Comme nous l'avons mentionné au chapitre 6, le Comité s'est penché sur les questions de réglementation du secteur, parce qu'il estime que le marché ne peut décider seul des régions et des localités qui recevront ces nouveaux services importants pour ce qui est de l'amélioration de la productivité. La viabilité commerciale n'est qu'un critère parmi d'autres, car il faut également tenir compte du principe de l'équité. C'est pour cela que le Comité félicite le CRTC de sa récente décision concernant le service dans les zones de desserte à coût élevé, qui permettra d'intensifier la compétitivité des petites entreprises canadiennes dans les régions éloignées, surtout que les services de base comprennent désormais l'accès à Internet. L'organe de réglementation étant en mesure de revoir et d'influencer les stratégies des fournisseurs de services et d'infrastructure (pour ce qui est des secteurs desservis et des prix), le Canada sera moins susceptible de se retrouver avec des collectivités nanties et des collectivités démunies. Comme un témoin l'a expliqué au Comité :

Aujourd'hui, le secteur des télécommunications est en soi l'une des industries dont la croissance est la plus forte au Canada. De plus, les télécommunications sont un des outils qui contribuent à rendre presque toutes nos entreprises plus efficaces. De l'ensemble de cette industrie, le marché des télécommunications sans fil est l'un des secteurs les plus concurrentiels. L'arrivée de nouveaux joueurs a stimulé l'innovation et la concurrence dans les prix sur le marché. Qui aurait cru, lors de l'apparition des téléphones cellulaires, que vous pourriez un jour avoir accès à Internet, au courriel, aux nouvelles en ligne, au monde des affaires, à la météo, aux sports et aux services financiers, tout cela à partir d'un téléphone cellulaire? Ici au Canada, nous pouvons être fiers. Nous détenons le taux de pénétration le plus élevé par un service téléphonique, soit de près de 99 % pour une population d'environ 30 millions d'habitants. C'est un des taux les plus élevés au monde. [David Colville, 26:15:20]

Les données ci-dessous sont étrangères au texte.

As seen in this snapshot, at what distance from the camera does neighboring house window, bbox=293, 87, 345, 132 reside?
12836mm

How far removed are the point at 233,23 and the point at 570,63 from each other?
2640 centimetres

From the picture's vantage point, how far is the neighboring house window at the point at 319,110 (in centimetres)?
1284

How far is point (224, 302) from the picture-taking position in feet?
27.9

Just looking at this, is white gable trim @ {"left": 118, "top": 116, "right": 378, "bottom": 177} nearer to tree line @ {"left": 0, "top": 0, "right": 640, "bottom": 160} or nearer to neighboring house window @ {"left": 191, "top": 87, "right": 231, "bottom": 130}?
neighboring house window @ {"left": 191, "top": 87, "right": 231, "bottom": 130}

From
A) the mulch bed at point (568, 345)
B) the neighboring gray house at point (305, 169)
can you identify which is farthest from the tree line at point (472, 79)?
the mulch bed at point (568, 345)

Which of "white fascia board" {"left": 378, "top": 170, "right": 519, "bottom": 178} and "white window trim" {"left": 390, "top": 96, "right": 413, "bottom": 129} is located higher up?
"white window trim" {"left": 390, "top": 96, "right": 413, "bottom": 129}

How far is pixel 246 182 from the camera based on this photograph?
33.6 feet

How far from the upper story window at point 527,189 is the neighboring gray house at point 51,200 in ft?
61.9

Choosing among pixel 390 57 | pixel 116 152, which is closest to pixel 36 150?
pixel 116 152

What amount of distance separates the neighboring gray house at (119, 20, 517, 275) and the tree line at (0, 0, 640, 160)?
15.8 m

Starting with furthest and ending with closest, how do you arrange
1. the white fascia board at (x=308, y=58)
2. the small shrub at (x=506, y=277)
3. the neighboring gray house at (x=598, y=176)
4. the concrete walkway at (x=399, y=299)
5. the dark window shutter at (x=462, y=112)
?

Le gouvernement encourage également l'interconnexion au niveau des télécommunications et d'Internet par la voie de son Programme d'accès communautaire. C'est dans cet esprit que le Comité recommande :

35. Que le gouvernement du Canada stimule les investissements dans l'infrastructure des télécommunications publique et privée, en particulier dans les collectivités et régions éloignées.


52 Produits électroniques de consommation, matériel de communication, matériel informatique, composantes électroniques, fils et câbles et instrumentation.

53 Les entreprises œuvrant dans la câblodistribution, les services de télécommunications, le commerce de gros connexe et les machines de bureau (location et crédit-bail) sont dans des situations différentes. Ces derniers sont aussi moins axés sur l'exportation que ne le sont les entreprises fournissant technologie et applications.

54 En 1998, Nortel a dépensé en tout 3,6 milliards de dollars en R-D, dont 1,8 au Canada.

55 Rapport de Nortel Networks Research et IDC, janvier 2000.